* Records from a data collection
<<<<

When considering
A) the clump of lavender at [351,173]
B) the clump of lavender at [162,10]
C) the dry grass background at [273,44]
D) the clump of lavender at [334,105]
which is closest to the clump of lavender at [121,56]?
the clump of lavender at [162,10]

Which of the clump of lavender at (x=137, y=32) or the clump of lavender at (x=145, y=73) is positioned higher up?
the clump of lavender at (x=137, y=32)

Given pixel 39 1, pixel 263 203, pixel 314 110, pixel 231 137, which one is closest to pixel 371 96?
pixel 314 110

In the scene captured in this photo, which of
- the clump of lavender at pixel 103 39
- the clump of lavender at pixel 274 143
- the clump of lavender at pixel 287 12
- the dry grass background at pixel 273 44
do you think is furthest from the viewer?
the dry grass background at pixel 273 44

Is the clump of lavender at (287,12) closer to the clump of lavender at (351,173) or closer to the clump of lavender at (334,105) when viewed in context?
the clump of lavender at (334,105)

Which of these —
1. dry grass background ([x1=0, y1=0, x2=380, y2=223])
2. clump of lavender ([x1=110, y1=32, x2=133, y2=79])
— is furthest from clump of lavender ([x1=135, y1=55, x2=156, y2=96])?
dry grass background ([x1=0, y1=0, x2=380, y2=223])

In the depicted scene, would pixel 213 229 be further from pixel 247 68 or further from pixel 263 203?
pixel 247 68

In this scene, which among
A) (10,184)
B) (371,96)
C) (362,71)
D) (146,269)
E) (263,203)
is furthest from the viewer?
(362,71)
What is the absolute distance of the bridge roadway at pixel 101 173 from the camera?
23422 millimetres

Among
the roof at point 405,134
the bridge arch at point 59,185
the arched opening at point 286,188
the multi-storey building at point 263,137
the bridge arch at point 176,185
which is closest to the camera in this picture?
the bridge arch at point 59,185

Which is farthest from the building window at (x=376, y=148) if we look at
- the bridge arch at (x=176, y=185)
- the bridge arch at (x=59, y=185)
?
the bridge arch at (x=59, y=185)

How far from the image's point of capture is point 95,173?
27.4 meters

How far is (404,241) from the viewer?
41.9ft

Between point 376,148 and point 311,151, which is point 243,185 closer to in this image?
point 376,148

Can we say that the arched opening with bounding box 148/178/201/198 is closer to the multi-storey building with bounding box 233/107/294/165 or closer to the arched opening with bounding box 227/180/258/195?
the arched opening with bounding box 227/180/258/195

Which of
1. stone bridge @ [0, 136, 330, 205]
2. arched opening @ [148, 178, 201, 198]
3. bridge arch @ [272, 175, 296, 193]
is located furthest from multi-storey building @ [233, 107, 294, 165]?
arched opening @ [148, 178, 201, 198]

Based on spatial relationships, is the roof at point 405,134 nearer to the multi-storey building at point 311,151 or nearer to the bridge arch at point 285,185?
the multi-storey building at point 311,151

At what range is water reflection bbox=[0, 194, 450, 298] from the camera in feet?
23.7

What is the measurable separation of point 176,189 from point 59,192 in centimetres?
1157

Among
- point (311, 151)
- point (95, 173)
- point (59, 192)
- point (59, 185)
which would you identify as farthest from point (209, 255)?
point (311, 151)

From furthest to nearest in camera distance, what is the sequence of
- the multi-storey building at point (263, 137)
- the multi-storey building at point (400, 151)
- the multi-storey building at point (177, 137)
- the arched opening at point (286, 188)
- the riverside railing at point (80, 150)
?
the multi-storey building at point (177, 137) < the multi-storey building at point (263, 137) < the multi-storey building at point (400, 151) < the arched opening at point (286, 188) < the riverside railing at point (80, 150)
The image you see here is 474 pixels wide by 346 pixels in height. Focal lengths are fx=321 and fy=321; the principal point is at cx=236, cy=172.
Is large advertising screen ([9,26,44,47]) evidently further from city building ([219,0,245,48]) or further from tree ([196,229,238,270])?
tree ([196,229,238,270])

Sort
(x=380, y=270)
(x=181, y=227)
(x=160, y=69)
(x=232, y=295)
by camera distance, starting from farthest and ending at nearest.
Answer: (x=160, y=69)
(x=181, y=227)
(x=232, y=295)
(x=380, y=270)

>>>>
<<<<

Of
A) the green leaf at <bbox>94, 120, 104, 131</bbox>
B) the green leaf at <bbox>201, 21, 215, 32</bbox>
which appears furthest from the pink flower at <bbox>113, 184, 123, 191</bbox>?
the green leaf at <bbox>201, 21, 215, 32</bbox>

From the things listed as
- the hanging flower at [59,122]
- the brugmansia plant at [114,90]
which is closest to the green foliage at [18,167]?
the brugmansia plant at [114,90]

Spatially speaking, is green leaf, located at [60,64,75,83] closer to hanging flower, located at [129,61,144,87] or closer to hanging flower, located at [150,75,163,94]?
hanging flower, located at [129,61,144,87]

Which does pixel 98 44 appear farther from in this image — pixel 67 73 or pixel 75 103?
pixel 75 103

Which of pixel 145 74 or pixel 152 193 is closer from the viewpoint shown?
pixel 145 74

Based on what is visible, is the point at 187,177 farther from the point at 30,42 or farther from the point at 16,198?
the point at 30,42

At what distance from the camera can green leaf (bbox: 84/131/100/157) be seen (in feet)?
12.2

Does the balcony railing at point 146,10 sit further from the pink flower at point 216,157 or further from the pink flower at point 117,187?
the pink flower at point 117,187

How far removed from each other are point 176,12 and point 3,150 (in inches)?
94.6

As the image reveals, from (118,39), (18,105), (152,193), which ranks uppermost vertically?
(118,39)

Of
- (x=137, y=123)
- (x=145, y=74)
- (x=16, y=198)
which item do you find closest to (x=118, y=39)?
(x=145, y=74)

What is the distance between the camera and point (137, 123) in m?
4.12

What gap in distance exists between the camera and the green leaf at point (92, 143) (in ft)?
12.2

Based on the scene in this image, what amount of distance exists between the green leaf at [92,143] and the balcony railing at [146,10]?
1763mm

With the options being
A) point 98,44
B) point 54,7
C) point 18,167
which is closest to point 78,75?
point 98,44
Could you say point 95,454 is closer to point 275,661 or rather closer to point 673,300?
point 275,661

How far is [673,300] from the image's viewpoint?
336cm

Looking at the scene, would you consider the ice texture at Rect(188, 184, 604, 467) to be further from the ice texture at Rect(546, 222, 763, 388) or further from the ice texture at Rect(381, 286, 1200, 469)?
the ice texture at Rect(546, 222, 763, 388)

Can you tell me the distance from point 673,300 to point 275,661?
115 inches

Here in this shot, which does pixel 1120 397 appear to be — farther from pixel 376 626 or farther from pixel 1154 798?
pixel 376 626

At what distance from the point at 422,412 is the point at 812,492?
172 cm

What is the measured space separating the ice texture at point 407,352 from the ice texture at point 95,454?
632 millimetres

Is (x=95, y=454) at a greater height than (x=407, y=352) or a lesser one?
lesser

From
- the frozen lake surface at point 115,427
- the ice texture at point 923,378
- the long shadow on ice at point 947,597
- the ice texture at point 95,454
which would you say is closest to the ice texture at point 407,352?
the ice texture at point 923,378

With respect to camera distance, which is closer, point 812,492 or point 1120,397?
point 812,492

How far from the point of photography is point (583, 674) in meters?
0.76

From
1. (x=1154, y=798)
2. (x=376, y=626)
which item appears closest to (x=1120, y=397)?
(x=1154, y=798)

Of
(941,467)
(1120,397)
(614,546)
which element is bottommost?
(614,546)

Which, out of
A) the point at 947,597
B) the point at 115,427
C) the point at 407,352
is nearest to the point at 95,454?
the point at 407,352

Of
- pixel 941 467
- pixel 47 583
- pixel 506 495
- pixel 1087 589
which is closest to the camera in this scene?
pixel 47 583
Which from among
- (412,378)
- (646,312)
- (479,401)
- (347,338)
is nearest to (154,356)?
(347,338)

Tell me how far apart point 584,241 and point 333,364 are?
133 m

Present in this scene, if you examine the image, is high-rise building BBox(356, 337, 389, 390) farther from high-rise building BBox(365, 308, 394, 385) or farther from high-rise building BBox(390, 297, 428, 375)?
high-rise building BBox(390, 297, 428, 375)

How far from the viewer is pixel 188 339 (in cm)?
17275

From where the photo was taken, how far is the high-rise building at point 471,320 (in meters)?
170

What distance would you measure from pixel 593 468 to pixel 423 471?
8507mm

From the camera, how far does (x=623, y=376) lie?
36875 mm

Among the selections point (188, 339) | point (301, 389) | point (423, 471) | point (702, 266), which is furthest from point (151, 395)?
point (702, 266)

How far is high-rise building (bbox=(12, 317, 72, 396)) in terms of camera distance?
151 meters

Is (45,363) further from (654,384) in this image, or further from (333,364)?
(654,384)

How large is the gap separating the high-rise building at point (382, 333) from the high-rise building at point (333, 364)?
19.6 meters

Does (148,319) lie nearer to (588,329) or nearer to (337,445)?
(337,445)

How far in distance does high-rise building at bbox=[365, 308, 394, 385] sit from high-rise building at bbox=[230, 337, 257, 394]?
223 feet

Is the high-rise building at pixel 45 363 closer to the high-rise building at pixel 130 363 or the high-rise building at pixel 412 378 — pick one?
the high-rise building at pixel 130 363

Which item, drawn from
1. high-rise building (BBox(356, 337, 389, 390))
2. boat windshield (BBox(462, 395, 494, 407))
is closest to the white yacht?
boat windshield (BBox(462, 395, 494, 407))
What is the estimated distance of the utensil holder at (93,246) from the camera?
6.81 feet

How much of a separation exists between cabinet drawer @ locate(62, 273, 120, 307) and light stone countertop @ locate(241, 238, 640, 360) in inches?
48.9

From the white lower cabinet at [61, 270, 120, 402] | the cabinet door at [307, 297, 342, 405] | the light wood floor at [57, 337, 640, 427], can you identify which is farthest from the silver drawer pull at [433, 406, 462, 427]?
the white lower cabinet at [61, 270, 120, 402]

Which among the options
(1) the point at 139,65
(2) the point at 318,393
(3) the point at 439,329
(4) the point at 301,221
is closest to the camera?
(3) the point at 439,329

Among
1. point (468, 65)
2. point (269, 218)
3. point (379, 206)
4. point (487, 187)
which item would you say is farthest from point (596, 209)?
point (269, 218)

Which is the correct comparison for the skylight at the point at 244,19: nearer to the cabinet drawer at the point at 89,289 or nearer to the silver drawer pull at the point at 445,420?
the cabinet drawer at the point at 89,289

>>>>

* GIVEN TASK
Extract every line of the data above that contains the string "multi", treating uppercase and lowercase as distinct.

* TASK SOLUTION
the multi-storey building at point 263,137
Can we say that the arched opening with bounding box 148/178/201/198 is closer to the multi-storey building with bounding box 233/107/294/165 or closer to the arched opening with bounding box 227/180/258/195?
is located furthest from multi-storey building @ [233, 107, 294, 165]?
Based on spatial relationships, is the roof at point 405,134 nearer to the multi-storey building at point 311,151 or nearer to the bridge arch at point 285,185?
the multi-storey building at point 311,151
- the multi-storey building at point (263, 137)
- the multi-storey building at point (400, 151)
- the multi-storey building at point (177, 137)
the multi-storey building at point (177, 137) < the multi-storey building at point (263, 137) < the multi-storey building at point (400, 151) < the arched opening at point (286, 188) < the riverside railing at point (80, 150)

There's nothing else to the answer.